> [Your tasks]:
[1] Answer these from the blockchain adoption text, one line each, marked (a), (b), (c):
(a) Besides direct subsidies, what forms of support does the study suggest policymakers consider?
(b) What kind of data is the study based on?
(c) Did the study find that customer orientation significantly changed the relationships among AI familiarity, perceived benefits, perceived costs and adoption intention?
[2] Summarize the blockchain adoption text in two sentences.
BEGIN Text to read
Technical sophistication alone may not convince SMEs. Bloackchain providers need to make the business gains visible and reduce the perceived burden of adoption. This could mean offering phased implementation, platform integration support, vendor security guidance and clear examples of how blockchain can address real e-commerce problems.
For policymakers, the study suggests that blockchain support should not focus only on direct subsidies. Training programs, shared digital infrastructure, SME innovation clusters and practical exposure to AI may help firms develop the readiness needed to evaluate blockchain more favorably.
The research also found that the adoption mechanism remained broadly stable across firms serving domestic and foreign customers. Although internationally oriented firms often face stronger demands for traceability, verification and cross-border trust, the study did not find that customer orientation significantly changed the relationships among AI familiarity, perceived benefits, perceived costs and adoption intention.
The finding suggests that blockchain adoption among Chinese e-commerce SMEs may be shaped more by internal readiness and benefit-cost evaluation than by whether firms mainly serve domestic or foreign customers. Still, the researchers caution that the domestic and foreign categories may not capture all differences in international exposure.
The study has limitations:
- It is based on cross-sectional survey data, so it cannot show how firms’ adoption decisions change over time. Blockchain adoption is likely to evolve as firms gain experience, as digital infrastructure improves and as market pressure changes.
- The sample is also limited to Chinese e-commerce SMEs. China’s fast-moving platform economy, strong e-commerce base and active digital policy environment may differ from conditions in other countries. Future research could test whether the same patterns appear in other markets with different regulatory systems, infrastructure and SME capabilities.
- The measure of AI familiarity also captures practical exposure, not deep AI capability. Future studies could examine broader digital readiness, including IT governance, organizational learning, digital culture, workforce skills and prior use of other advanced technologies.
- The study also focuses mainly on perceived benefits and costs. Other factors may shape blockchain adoption, including ecosystem trust, regulatory legitimacy, interoperability, data sovereignty, cybersecurity exposure and dependence on digital platforms.
END Text to read
BEGIN Supplied information
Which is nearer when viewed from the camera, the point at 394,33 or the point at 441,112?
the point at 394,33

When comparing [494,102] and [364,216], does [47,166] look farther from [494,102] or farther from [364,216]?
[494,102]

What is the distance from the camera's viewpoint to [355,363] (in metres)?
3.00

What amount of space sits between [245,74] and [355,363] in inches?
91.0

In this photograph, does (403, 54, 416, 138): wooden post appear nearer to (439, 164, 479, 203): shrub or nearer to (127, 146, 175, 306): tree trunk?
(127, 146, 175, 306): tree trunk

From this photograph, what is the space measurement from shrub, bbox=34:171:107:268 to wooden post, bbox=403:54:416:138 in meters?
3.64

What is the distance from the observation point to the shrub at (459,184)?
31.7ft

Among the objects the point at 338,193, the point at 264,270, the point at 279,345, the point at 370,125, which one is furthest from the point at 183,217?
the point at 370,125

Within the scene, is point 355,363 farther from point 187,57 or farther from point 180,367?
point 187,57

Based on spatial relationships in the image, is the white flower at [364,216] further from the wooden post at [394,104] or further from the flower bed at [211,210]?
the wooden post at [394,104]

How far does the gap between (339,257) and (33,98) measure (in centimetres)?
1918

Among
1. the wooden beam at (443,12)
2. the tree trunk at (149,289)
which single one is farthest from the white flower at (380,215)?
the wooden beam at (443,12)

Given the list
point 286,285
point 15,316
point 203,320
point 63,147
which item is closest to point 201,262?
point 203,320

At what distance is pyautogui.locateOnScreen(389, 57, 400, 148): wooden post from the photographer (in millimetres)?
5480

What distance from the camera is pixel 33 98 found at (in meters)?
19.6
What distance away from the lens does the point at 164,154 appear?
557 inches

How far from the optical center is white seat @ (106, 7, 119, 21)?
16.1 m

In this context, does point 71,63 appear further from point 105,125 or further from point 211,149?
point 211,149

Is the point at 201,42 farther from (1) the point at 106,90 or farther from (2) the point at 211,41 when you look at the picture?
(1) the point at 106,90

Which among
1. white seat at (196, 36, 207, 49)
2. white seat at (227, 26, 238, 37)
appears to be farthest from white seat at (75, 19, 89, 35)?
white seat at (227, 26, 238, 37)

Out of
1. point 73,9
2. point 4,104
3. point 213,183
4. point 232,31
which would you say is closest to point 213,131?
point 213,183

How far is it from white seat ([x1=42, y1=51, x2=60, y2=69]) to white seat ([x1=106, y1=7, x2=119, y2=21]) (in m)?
END Supplied information
> [Exercise answers]:
[1]
(a) Training programs, shared digital infrastructure, SME innovation clusters and practical exposure to AI.
(b) Cross-sectional survey data.
(c) No. The adoption mechanism remained broadly stable across firms serving domestic and foreign customers.

[2] A study of Chinese e-commerce SMEs suggests that blockchain adoption depends more on internal readiness and benefit-cost evaluation than on whether firms mainly serve domestic or foreign customers, so providers should make business gains visible and ease adoption, and policymakers should offer support such as training, shared infrastructure and practical AI exposure alongside subsidies. The researchers note limitations: cross-sectional data, a sample limited to China, a measure of AI familiarity that captures only practical exposure, and a focus mainly on perceived benefits and costs.